Netflix took some lumps Monday for its mixed second-quarter results but warned of bigger bumps to come next quarter when the impact of its controversial pricing revamp is absorbed.
After-hours trading sunk Netflix’s high-flying stock by more than 10% after revenues for the quarter amounted to $788.6 million, slightly below the consensus Wall Street projection for $791.5 million.
But the company told investors to brace for impact in the third quarter, when the 60% price increase to the so-called hybrid segment of its subscriber base, which mixes DVD-by-mail with streaming, is expected to stall the company’s white-hot sub growth and, consequently, revenues.
Those numbers had already begun cooling in the second quarter of the year, with 1.8 million additions in the U.S. driving a total of 25 million subs worldwide. While still gangbusters vs. a year ago, the sub adds rep a marked drop from Netflix’s first-quarter add of 3.3 million.
Netflix CEO Reed Hastings defended his strategy in a conference call late Monday, emphasizing that the increase would help fund content acquisition on the streaming side. “We’re feeling great about the decision, as tough as it is,” he said. “It’s going to allow us to have fantastic streaming content going forward.”
Hastings didn’t, however, confirm what sources say is the company’s latest coup on that front, securing pay TV rights to pics from DreamWorks Animation, because the pact isn’t official yet. Announcement could come today, when DreamWorks releases second-quarter numbers.
Pact would bring some big titles like “Shrek” and “Kung-Fu Panda” to Netflix in a window where it lacks major partners as suppliers. HBO previously had DreamWorks Animation locked up in that window through 2014 but is believed to have let the studio out of its deal early to redeploy costs toward the original programming that has proved more material to its bottom line.
Netflix was also mum on the status of the films yanked off its site last month by Sony due to a contractual snafu with Starz. And there was no resolution on a separate renewal of Sony and Disney movie content Netflix gets through its Starz deal.
The second quarter wasn’t all bad news for Netflix: The company actually exceeded earnings estimates, with $1.26 earnings per share vs. expectations of $1.11. And Netflix pledged to be back on track by the fourth quarter, with an anticipated revenue jolt to come from the subscribers willing to stomach the hefty hybrid hike.
Research firm the Diffusion Group released a study Monday that estimated Netflix could lose upwards of 2 million subs due to the price hike, which goes into effect for most on Sept. 15.
Despite the assessment of many analysts that Hastings separated the physical-disc and streaming businesses to effectively phase out the former category, Hastings repeatedly emphasized that he is trying to maintain that still-sizable segment of its customer base. He pledged he would abstain from selling that aspect of Netflix’s business and invest in marketing it for the first time in years.
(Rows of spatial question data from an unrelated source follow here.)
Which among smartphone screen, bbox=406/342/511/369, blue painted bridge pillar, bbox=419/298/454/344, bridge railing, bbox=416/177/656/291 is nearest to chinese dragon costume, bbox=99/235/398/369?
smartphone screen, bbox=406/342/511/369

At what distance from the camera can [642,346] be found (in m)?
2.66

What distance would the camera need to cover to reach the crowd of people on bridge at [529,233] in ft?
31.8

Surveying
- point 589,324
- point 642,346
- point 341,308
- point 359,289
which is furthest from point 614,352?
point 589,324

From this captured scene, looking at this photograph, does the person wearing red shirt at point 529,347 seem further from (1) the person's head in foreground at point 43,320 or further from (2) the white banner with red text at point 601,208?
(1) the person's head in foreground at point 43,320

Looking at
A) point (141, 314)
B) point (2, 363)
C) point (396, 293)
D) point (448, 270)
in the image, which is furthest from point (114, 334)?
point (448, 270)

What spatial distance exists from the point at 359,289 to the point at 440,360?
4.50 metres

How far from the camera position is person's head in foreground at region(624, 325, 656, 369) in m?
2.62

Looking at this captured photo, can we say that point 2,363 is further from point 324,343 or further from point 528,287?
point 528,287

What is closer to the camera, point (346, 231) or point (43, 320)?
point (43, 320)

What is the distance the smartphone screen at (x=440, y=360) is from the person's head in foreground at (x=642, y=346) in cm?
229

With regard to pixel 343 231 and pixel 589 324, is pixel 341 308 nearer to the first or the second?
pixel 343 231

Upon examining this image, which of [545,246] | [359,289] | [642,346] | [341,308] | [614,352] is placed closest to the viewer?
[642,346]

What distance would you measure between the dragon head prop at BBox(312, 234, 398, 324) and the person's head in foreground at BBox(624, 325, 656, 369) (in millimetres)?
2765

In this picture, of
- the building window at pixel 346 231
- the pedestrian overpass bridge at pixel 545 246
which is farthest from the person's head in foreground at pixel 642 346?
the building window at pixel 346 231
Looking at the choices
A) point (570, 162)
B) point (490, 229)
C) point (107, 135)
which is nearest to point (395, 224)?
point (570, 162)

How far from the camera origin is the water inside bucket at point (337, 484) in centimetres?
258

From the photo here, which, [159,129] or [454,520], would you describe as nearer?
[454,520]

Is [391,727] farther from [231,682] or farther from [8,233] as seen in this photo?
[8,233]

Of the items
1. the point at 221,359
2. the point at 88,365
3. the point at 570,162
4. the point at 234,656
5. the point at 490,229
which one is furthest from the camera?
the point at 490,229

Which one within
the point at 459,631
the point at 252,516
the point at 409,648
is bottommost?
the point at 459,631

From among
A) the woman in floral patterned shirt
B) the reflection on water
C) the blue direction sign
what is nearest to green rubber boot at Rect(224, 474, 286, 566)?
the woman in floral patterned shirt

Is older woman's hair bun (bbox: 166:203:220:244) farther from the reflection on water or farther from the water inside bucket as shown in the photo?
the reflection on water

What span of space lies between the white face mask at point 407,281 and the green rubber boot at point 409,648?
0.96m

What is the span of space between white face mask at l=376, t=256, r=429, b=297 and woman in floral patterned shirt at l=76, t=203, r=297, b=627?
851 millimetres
“DVD can last a long time as a service if we give it a platform to succeed on,” said Hastings, who also estimated that DVD shipments have “likely peaked” given that 75% of new subscribers signed up for streaming-only plan.
Netflix had little more to say on the international front but reaffirmed that it will not launch in a third international market in the first quarter of next year, but a plan to launch in more than one country could be on its list of ambitions next year. Variety reported last week that Netflix has already been discussing expansion with distributors in the U.K. and Spain.
Netflix touted its upcoming integration with Facebook, which should come just before third-quarter results are reported. However, the company noted that it will launch domestically only until congressional approval of a clarification to the Video Privacy Protection Act.